The highly porous particles carried into the support by the gas stream become deposited onto the gas-entry side one or more porous walls 6 (in Figure 2, outlet side 7 of walls 6). During initial stages of operation, the gas stream will tend to flow towards and through areas of the support where the pressure drop is lowest. These areas are typically areas where there are larger openings in one or more porous walls 6. These larger openings may exist due to, for example, the presence of unusually large pores, defects in the crystal structure (as in acicular mullite supports, for example), or cracks or other defects in the part. Accordingly, the highly porous particles will tend to deposit more into those regions of porous wall 6 than in areas that have no defects and/or smaller pores and therefore produce higher pressure drops. In initial stages of operation, therefore, the highly porous particles will tend to become lodged into larger openings and fill those openings, until such time as the pressure drop through such opening(s) becomes approximately equilibrated with the pressure drop through the remainder of the porous wall. After the calcining step is performed, the lodged particles form a "patch" in the large opening, and in effect constitute a repair of large openings and defects in the support.

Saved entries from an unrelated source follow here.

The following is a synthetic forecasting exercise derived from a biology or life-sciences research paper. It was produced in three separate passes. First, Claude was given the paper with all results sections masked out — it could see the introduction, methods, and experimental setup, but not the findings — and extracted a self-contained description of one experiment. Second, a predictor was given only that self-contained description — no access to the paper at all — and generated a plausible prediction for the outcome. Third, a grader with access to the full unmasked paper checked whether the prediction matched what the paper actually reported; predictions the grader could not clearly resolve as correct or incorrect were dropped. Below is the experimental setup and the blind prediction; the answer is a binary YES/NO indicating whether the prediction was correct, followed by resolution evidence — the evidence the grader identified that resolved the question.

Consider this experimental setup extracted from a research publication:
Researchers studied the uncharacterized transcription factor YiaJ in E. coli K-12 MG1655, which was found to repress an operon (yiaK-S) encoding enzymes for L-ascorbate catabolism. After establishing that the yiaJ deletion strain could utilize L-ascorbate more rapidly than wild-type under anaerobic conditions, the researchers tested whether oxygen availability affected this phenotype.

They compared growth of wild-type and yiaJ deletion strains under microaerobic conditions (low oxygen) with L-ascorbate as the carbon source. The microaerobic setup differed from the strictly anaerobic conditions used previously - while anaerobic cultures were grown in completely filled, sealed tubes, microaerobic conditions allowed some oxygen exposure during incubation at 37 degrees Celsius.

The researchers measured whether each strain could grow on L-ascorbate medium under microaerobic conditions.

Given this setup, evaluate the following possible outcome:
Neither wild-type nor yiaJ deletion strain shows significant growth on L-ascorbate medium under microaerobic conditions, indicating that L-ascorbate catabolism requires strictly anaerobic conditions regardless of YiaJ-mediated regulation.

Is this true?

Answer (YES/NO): NO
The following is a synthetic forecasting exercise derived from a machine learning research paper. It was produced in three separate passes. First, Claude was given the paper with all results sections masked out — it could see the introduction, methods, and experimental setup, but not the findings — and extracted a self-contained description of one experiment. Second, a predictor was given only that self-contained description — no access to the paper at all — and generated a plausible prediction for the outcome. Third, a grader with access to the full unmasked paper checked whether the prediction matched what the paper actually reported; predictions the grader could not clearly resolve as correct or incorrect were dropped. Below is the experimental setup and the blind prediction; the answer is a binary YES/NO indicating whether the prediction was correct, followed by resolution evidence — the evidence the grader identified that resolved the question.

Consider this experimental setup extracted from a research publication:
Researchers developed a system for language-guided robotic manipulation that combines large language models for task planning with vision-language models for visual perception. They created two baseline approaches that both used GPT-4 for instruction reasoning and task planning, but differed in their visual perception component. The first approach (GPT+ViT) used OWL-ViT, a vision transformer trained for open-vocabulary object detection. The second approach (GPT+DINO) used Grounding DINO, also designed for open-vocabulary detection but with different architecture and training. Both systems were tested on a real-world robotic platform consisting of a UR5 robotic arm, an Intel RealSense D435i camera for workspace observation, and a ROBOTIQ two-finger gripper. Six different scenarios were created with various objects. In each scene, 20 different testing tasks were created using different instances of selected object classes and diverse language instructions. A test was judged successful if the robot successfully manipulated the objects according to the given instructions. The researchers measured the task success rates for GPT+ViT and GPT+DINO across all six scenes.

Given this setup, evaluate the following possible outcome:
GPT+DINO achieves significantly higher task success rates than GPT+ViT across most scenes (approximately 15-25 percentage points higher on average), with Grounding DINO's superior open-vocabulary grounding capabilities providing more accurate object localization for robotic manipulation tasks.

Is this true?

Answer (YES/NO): NO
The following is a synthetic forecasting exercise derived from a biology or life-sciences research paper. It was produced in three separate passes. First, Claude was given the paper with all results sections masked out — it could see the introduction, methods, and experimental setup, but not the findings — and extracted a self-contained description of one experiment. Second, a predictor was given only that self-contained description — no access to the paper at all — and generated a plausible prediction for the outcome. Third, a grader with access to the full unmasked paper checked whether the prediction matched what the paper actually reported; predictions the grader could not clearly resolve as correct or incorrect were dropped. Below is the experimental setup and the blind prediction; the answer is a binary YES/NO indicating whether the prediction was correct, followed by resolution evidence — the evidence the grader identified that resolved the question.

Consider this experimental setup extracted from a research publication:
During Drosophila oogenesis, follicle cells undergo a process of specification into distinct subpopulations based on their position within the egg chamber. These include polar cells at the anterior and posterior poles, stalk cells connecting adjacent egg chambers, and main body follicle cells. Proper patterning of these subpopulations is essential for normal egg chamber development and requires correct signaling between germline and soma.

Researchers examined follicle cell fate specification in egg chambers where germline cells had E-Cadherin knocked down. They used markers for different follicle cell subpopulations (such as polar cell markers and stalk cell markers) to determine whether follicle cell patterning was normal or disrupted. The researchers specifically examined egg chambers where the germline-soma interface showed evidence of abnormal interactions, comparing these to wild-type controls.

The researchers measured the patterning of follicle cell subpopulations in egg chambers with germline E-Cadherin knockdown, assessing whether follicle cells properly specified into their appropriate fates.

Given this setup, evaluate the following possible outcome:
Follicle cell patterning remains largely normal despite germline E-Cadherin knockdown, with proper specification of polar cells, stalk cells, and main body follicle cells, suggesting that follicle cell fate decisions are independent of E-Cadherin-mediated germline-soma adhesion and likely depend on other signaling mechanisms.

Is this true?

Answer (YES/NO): NO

If it is desired only to repair defects and/or partially close off large openings in the pore structure of porous wall 6, the flow of the particle-laden gas stream can be discontinued at this point. Once larger openings have been filled, and the pressure drop becomes more uniform, further introduction of the particles then leads to the formation of a thin layer of highly porous particles over more or less the entire surface of the gas-entry side of porous walls 6. The flow of the particle-laden gas may be continued for any arbitrary length of time, to build up a layer of the highly porous particles of any desired thickness.

Because of their size, the highly porous particles are unable to penetrate deeply into the pores of the support walls, and so deposit mainly as a thin layer on the gas entry side of the wall(s) of the support. For application of a discriminating layer, a suitable thickness of the deposited layer is at least 1 micron and preferably at least 10 microns or at least 20 microns. The layer may be as thick as about 500 microns, but preferably is no thicker than 200 microns and more preferably no thicker than about 100 microns. An especially useful layer thickness is from 25 to 75 microns, or from 25 to 60 microns. The deposited layer forms mainly at the gas-entry surface of the support. Little or no deposition occurs within the support wall(s) pores, except along the gas inlet side.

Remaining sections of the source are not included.